Teaching a Topic So Close to Home

Wilch altered his course as the semester progressed to include discussion of COVID-19, the highly contagious viral disease that, at its worst, can lead to severe respiratory distress and death.

It swept in from overseas with just a few months’ warning, has overwhelmed medical services in many U.S. cities, and shaken many Americans to their core.

And if this wasn’t the definition of a natural disaster, Wilch wasn’t sure what was. He saw this pandemic as, yes, a teachable moment but one that had to be approached with care, tact and understanding.

In a writing assignment, he offered students the opportunity to compare the COVID-19 disaster to geophysical case studies that they have been learning about all semester. Wilch gave them the option of this topic among several.

“Everyone’s very isolated,” he said. “Most students are off campus and it’s a very different learning experience. We’re all feeling it very significantly and feeling it every day. Some want to write about it and some don’t.”

But Wilch also understood that while teaching remotely would be difficult enough, teaching a topic that’s hitting so close to home would be even tougher.

Victoria Smith, ’20, a sociology and French major from Grosse Pointe Woods, Mich., said the direction of the class didn’t really change until the final weeks before the campus closed because, by then, everyone knew what was coming.

“We’ve actually stayed kind of close to our schedule,” she said. “One day a week we go on Google Meet and talk. The rest of the time is full of slides and videos. I just think it’s so ironic that we’re facing a biological natural disaster while taking a course on natural disasters.
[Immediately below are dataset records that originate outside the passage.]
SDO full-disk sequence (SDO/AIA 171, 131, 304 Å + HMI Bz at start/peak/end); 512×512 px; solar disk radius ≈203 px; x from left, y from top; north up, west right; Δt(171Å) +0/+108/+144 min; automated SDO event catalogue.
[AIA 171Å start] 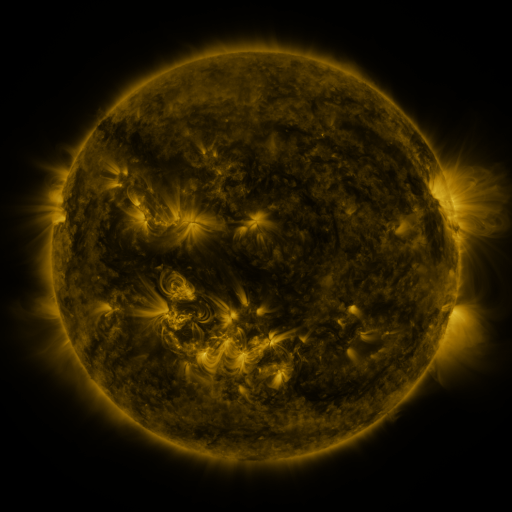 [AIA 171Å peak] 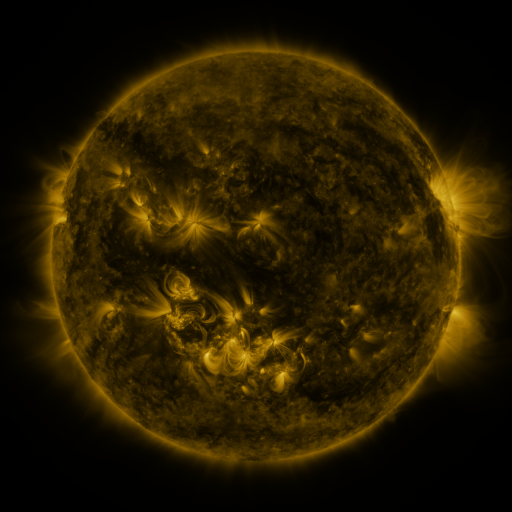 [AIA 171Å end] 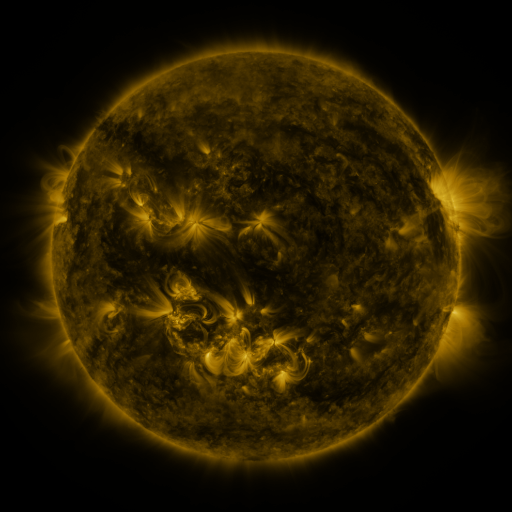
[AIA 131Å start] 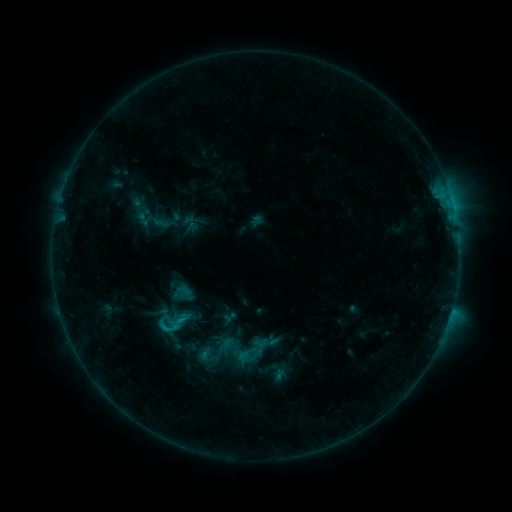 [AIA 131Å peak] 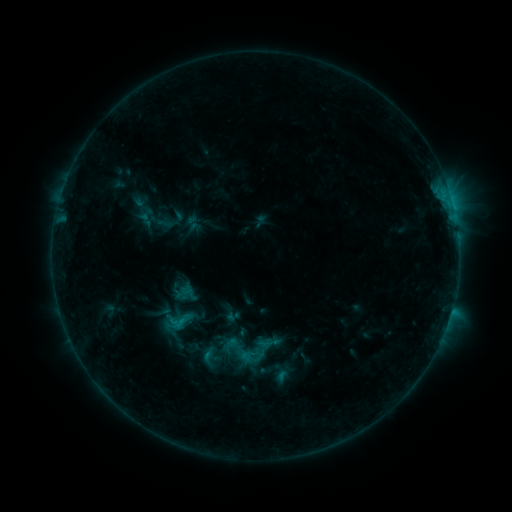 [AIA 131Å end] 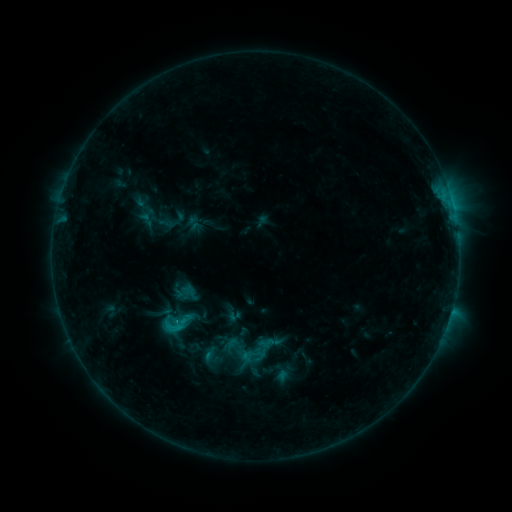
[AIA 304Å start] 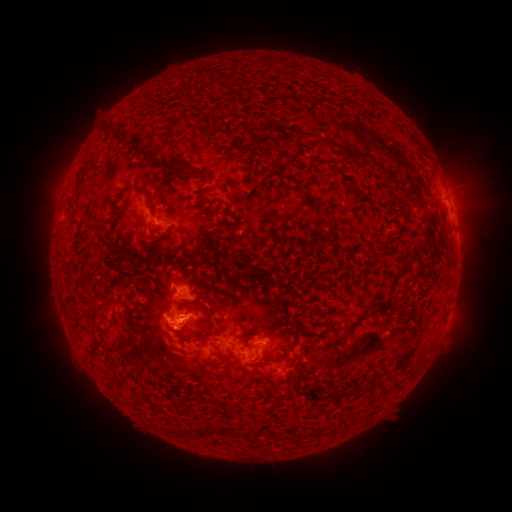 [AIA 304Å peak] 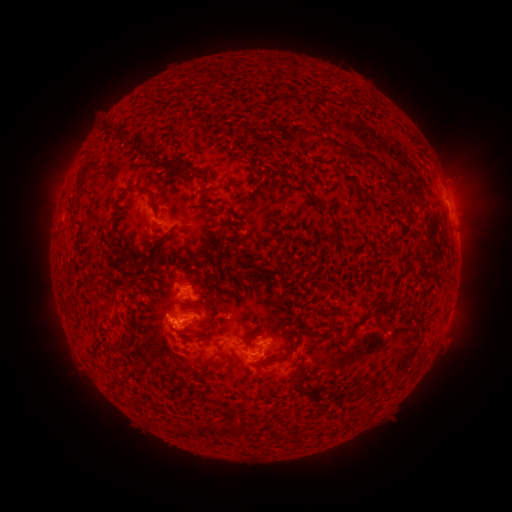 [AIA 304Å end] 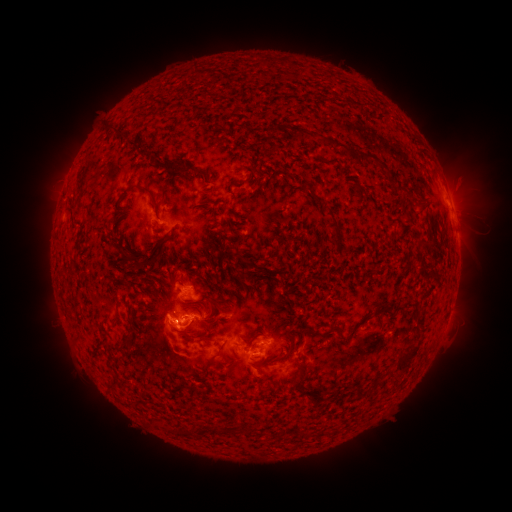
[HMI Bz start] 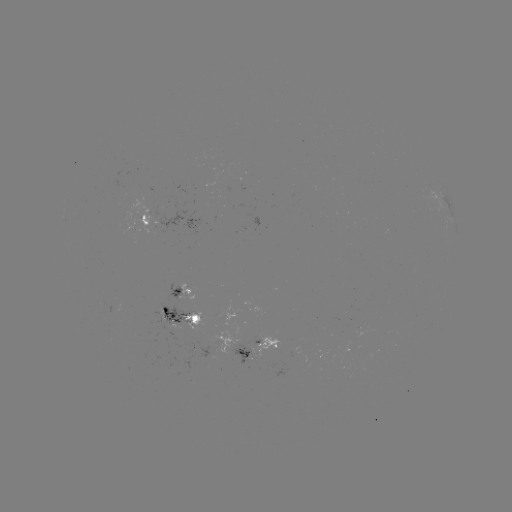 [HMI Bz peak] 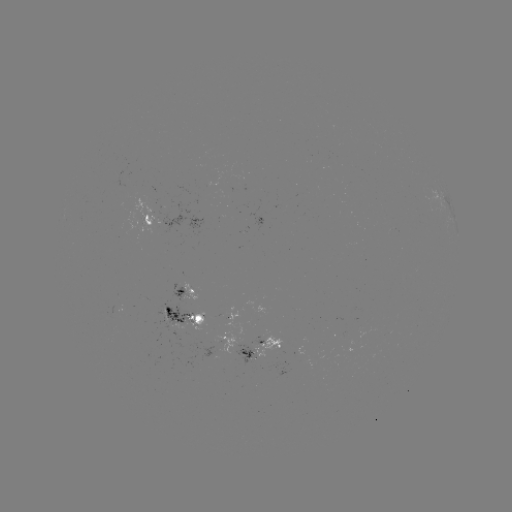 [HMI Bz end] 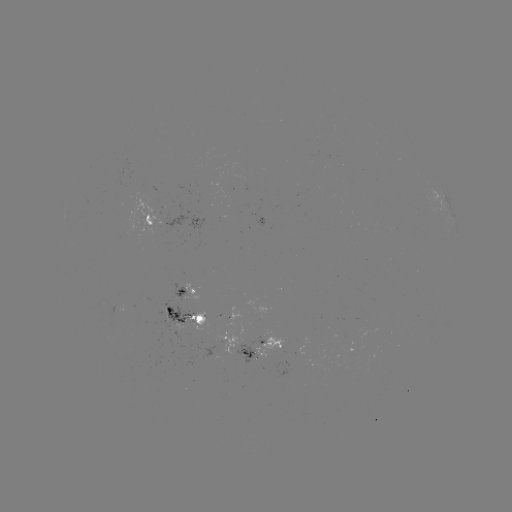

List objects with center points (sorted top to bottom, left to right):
emerging-flux region: (196, 195)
It’s really wild to see it in motion.”

Similar to ‘Conventional’ Natural Disasters

And though the topic has moved from such short-duration, violent disasters like earthquakes and hurricanes, Wilch believes some of the same lessons can be taught when it comes to the current crisis.

“This is different in that it’s global and slow-moving,” Wilch said. “Those are fundamental differences. Most natural disasters are much more constrained in time and space. But the similarities to ‘conventional’ natural disasters are striking: response and recovery require preparation and leadership; economically disadvantaged people are disproportionately affected; there are huge economic costs; people suffer physically and psychologically; and there is a high level of uncertainty during the crisis.”

This wasn’t a direction Wilch was planning when the semester began in January, but the circumstances required that the coronaviruus and COVID-19 be incorporated into the course.

“We’re all experiencing this natural disaster together,” said Wilch, adding, “This will be included in the course in the future.”

And for Smith, it’s a subject that will stay with her long after graduation.

“This is historic stuff,” said Smith, a self-described “people person” who admits studying from home has added a level of anxiety that she shares with many of her classmates. “It’s made me realize a lot more about our society than if I hadn’t taken the class. It’s changed the way I’ve thought about our dealing with natural disasters. I’ve taken a natural-disaster class while I was in a natural disaster, and I bet that’s not something a lot of people can say.”